Kentucky vs UCLA in New York City: 3 things to know and post-game banter
On Saturday, the No. 13 Kentucky Wildcats traveled to Madison Square Garden to play the No. 16 UCLA Bruins in the annual CBS Sports Classic. The contest presented an opportunity for the Wildcats to redeem, as they played their first ranked opponent since a disappointing loss to Gonzaga back in November.
For the first five minutes, both teams traded baskets, and it looked pretty sweet. Cason Wallace even got off to another fast start, scoring 5 points in the Wildcats’ first 90 seconds.
However, Kentucky was forced to run hard shots for much of the half and played uncharacteristic defense as the Bruins built a steady 13-point lead with more than six minutes left in the half. With the energy of Chris Livingston and Lance Weir, Kentucky managed to cut the lead to eight at the end of the first half, 35-27.
Their energy earned them the right to start the second half. Ware answered immediately when he fought for an offensive plate and kicked it for a Sahvir Wheeler three, followed by three consecutive baskets by Chris Livingston to tie the game at 38.
UCLA responded quickly to go up 46-40, but the Wildcats kept fighting to keep the lead in hand. In the end, the Wildcats made too many mistakes to beat a legitimate top-25 team, falling by a score of 63-53.
Then, Kentucky returns home next Wednesday to host Florida A&M.
Now, here are three things to know from the game.
Slow start, offensive ravages death spell
Coming into the contest, KenPom ranked UCLA in the top 10 in offensive efficiency and top 10 Kentucky in defensive efficiency. However, in a battle of strengths, UCLA’s offense prevailed in the first 20 minutes.
In the first half alone, the Bruins only shot five goals and that was because they weren’t forced to take them. The Wildcat defense has allowed UCLA to shoot 50 percent from the field and have been able to get almost anything they want.
When the defense is not up to par, the offense must be stepped up, and this was the real problem for the Wildcats. 53 points in the regulation game versus anyone is terrible.
In the game, they shot terribly by almost every measure, shooting less than 35% from the field for the game while having more turnovers (18) than assists (14).
This crime is a big problem. Until it is resolved, Kentucky will continue to lose to quality opponents.
In the first half, Kentucky only had three players hit more than one field goal: Oscar Cheppuis, Casson Wallace, and Sauvier Wheeler. To add insult to injury, the rest of the team was less flashy, shooting 3/15th from the field. This put the wildcats in a hole early.
Oscar Cheppui had a poor game by his standards with eight points on 4/12 shooting but grabbing 16 rebounds.
Otherwise, Sahifer Wheeler scored 11 points and Chris Livingston 14, but Jacob Tobin, Keison Wallace and Antonio Reeves combined for 18 points on 6/35.

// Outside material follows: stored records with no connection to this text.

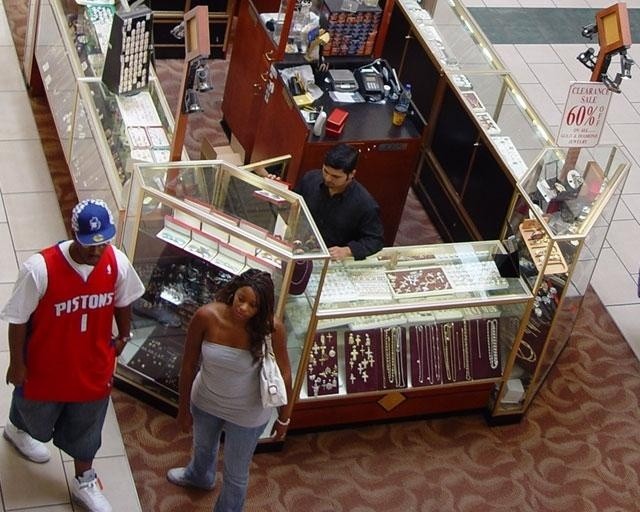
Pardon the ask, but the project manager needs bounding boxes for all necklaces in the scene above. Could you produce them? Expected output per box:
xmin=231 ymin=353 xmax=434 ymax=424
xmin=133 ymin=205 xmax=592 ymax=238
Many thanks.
xmin=502 ymin=307 xmax=542 ymax=363
xmin=382 ymin=319 xmax=499 ymax=388
xmin=457 ymin=291 xmax=498 ymax=316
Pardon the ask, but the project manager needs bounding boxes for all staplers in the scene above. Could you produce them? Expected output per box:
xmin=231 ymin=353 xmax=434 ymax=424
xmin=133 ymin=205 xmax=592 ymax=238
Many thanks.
xmin=288 ymin=76 xmax=301 ymax=96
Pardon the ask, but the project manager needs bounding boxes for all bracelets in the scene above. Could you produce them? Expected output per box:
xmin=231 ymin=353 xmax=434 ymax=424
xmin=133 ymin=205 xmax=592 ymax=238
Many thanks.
xmin=275 ymin=417 xmax=291 ymax=426
xmin=118 ymin=332 xmax=133 ymax=343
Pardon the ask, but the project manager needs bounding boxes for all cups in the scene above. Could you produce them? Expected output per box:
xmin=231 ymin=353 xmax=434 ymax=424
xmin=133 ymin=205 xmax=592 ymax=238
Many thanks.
xmin=393 ymin=104 xmax=408 ymax=127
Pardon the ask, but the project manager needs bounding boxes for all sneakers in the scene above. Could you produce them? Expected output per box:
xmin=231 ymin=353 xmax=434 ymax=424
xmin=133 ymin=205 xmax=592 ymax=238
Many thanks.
xmin=167 ymin=467 xmax=215 ymax=491
xmin=4 ymin=420 xmax=50 ymax=463
xmin=73 ymin=469 xmax=112 ymax=512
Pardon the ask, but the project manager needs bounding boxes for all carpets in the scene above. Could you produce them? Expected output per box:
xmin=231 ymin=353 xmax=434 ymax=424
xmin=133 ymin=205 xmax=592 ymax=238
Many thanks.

What about Lance? And Livingston?
While the Wildcats didn’t get much help outside of Tshiebwe-Wallace-Wheeler, there were two players who stepped up, Chris Livingston and Lance Weir, that gave the Wildcats a fighting chance.

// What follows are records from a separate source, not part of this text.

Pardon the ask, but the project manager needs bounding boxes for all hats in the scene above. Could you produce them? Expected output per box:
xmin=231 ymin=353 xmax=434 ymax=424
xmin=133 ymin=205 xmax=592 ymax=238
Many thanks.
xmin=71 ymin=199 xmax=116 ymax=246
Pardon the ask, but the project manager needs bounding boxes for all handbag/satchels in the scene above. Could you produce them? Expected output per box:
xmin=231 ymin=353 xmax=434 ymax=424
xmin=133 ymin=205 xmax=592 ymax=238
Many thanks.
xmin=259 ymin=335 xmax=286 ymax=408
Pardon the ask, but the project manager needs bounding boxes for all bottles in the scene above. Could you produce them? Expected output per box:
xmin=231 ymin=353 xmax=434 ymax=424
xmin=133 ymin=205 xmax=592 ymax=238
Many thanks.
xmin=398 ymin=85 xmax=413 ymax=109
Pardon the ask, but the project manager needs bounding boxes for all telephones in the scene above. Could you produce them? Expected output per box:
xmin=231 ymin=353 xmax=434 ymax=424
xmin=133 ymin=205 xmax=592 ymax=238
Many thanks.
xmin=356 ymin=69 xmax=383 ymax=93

For weeks John Calipari has been quoted as saying he needed Livingston to play more. On Saturday night, one of the biggest stages in basketball, Livingston made his case for more playing time. In his best game of the season, Livingston scored 14 points on 5/9 shooting.
As for Lance Ware, he’s been another player who’s had inconsistent playing time, and he’s carved out a roster role for himself in his three seasons.
this role? A high-energy player off the bench, which he introduced again on Saturday.
Only two points and five rebounds were scored, and Ware’s out-of-box value was on display, as he led the team in plus/minus, with a +8. This ultimately helped Kentucky make this game when all hope seemed to be lost.
At this point, the Wildcats have lost all three non-conference ranked games and will begin a more challenging SEC schedule at the end of this month.
Personally, I don’t like being negative. However, at this point, it’s fair to wonder when or even if this team will start clicking.